За эти дни они сблизились и даже подружились и как-то во время одной из попоек, устроенной Хорстом в лесной резиденции Домбайса, перешли на «ты».
— Я промок, как…
Фон Дитрих не договорил. Тяжелый брезент, его тащили два военнопленных, ударил Гельмута по ногам и едва не свалил в яму.
Вернер схватил приятеля за полу плаща, и тот, с трудом выпрямившись, выхватил парабеллум.
— Идиоты!
— Не надо…
Вернер фон Шлиден перехватил руку унтерштурмфюрера.
— Не поднимай шума в лесу, Гельмут. Зачем привлекать внимание посторонних? — спокойно сказал он. — Это сделать никогда не поздно.
Военнопленные выпустили из рук брезент и стояли у края ямы, исподлобья посматривая на офицеров.
Дитрих махнул шарфюреру рукой.
— Работать, работать! — заорал шарфюрер, замахиваясь на военнопленных автоматом. Военнопленные спрыгнули в бункер. Шарфюрер загнал туда еще двоих, и вчетвером бывшие солдаты принялись закрывать брезентом уложенные внизу мешки и ящики.
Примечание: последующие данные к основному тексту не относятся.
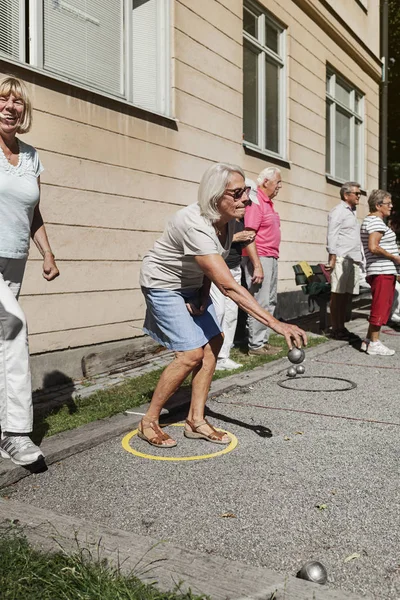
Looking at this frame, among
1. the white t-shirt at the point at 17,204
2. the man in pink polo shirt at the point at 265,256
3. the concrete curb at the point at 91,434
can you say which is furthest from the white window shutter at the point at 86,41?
the concrete curb at the point at 91,434

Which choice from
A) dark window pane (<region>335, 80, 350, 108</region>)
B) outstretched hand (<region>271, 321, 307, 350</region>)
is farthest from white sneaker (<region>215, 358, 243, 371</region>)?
dark window pane (<region>335, 80, 350, 108</region>)

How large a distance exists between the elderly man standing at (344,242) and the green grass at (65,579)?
7215mm

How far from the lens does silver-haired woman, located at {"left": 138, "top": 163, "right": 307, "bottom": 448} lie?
414cm

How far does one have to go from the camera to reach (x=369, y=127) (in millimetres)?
17734

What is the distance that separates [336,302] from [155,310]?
5.63m

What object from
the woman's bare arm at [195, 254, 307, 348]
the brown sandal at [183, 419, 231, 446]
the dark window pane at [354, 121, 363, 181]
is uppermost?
the dark window pane at [354, 121, 363, 181]

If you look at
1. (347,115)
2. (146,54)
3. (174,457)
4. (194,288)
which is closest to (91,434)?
(174,457)

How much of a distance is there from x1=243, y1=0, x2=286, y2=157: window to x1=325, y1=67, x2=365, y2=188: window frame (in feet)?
8.33

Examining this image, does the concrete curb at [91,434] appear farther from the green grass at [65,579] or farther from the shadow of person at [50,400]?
the green grass at [65,579]

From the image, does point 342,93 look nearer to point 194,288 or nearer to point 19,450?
point 194,288

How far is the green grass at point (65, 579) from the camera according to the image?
2.38 m

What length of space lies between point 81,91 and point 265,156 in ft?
16.2

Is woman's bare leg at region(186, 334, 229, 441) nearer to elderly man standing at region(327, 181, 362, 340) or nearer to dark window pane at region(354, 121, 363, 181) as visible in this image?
elderly man standing at region(327, 181, 362, 340)

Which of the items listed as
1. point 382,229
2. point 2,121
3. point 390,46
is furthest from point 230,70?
point 390,46
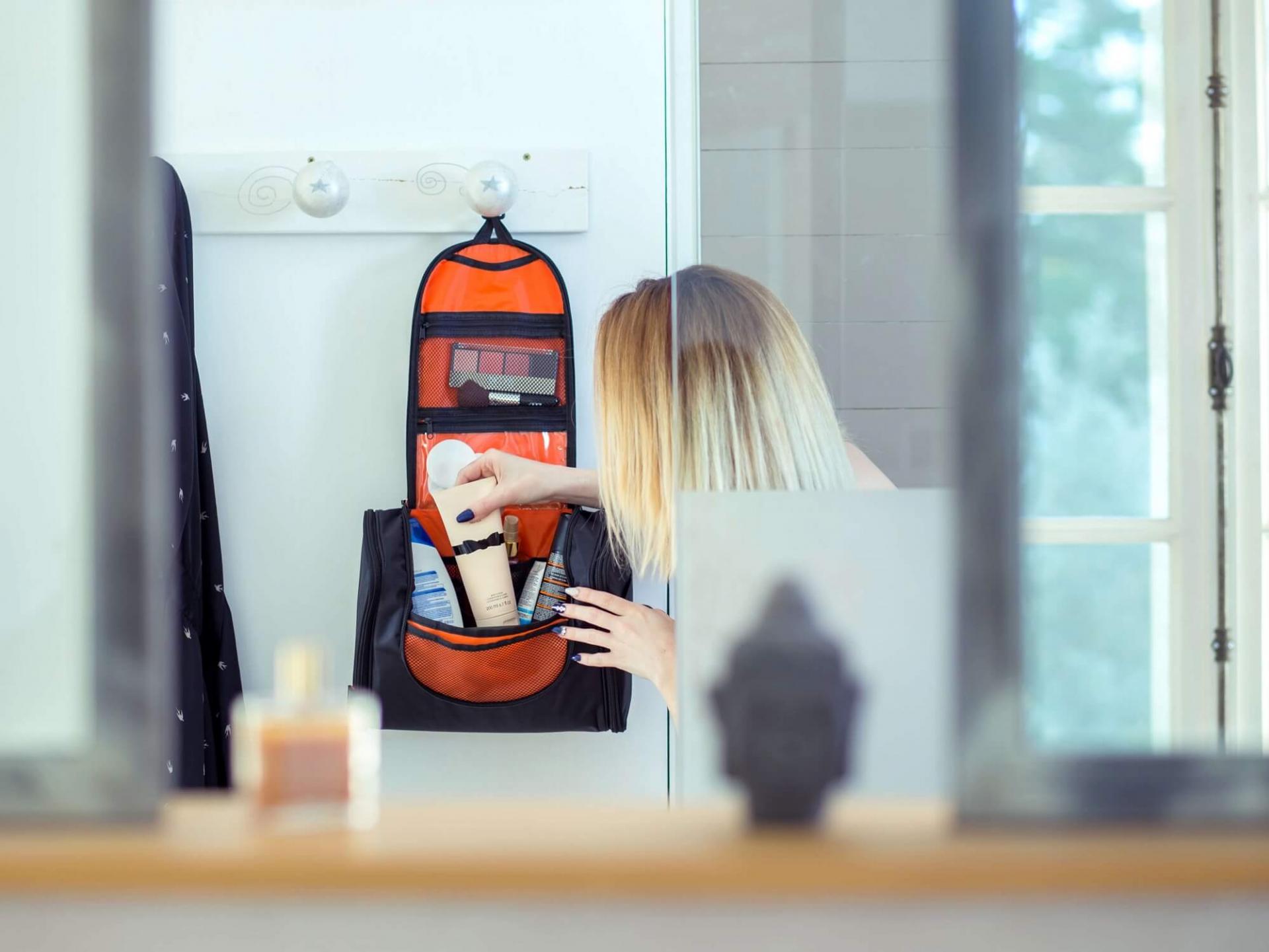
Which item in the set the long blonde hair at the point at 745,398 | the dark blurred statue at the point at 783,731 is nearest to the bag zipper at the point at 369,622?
the long blonde hair at the point at 745,398

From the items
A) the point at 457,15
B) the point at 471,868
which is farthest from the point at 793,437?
the point at 457,15

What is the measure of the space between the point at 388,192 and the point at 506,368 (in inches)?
13.9

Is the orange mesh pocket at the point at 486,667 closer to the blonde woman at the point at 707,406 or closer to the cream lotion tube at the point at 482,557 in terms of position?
the cream lotion tube at the point at 482,557

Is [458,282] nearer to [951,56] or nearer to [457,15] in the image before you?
[457,15]

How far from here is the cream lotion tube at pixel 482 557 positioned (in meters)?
1.70

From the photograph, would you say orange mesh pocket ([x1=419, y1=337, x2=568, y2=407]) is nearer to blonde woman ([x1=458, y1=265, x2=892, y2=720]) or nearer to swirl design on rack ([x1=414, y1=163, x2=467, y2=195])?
swirl design on rack ([x1=414, y1=163, x2=467, y2=195])

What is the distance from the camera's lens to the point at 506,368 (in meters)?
1.77

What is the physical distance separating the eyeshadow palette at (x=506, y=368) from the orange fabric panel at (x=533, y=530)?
0.61 feet

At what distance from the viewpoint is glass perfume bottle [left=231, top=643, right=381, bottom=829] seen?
0.53m

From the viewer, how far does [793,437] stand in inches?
32.4

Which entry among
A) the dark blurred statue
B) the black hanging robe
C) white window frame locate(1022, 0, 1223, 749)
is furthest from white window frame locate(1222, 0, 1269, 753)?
the black hanging robe

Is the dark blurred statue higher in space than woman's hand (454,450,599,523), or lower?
lower

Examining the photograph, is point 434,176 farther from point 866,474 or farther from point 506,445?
point 866,474

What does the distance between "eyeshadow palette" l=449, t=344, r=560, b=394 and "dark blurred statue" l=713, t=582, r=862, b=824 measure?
49.6 inches
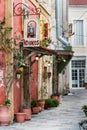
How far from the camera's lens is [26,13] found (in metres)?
20.5

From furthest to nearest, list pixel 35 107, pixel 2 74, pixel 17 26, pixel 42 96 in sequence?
pixel 42 96, pixel 35 107, pixel 17 26, pixel 2 74

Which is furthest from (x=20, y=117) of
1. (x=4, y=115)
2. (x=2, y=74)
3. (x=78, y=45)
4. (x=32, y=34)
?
(x=78, y=45)

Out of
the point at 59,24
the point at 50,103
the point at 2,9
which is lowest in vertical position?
the point at 50,103

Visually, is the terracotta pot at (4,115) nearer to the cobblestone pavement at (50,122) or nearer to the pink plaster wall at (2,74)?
the cobblestone pavement at (50,122)

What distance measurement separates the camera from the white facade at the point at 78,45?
52.3 meters

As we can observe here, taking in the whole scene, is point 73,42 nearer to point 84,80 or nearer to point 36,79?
point 84,80

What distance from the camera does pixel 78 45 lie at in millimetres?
52750

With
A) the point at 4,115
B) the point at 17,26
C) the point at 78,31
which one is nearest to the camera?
the point at 4,115

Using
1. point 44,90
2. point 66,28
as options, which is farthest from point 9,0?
point 66,28

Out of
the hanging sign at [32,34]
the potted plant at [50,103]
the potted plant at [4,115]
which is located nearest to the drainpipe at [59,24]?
the potted plant at [50,103]

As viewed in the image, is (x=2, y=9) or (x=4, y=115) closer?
(x=4, y=115)

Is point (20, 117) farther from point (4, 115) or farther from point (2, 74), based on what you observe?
point (2, 74)

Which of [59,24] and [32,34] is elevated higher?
[59,24]

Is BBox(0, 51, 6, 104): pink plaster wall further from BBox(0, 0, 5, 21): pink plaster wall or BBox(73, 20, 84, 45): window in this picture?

— Ну и жизнь, — проворчал Гельмут фон Дитрих. — На своей родине я должен бояться пристрелить паршивого русского, чтобы, видите ли, не привлечь внимание выстрелом…
— Что делать, дорогой Гельмут, — сказал Вернер. — В таких делах, как наше с тобой, лучше соблюсти осторожность. Тут никогда не переберешь через край. И не мне тебя учить этому.
— Ты прав, гауптман. Не хочешь ли выпить глоточек?
5
Дождь перестал, и старый Кранц подумал, что если до утра не зарядит он снова, то тропа может просохнуть. О ноге Кранц старался не думать, он растирал ее теперь машинально. В чаще крикнула сонная птица, на востоке ветер разогнал облака и обнаружил кусок звездного неба.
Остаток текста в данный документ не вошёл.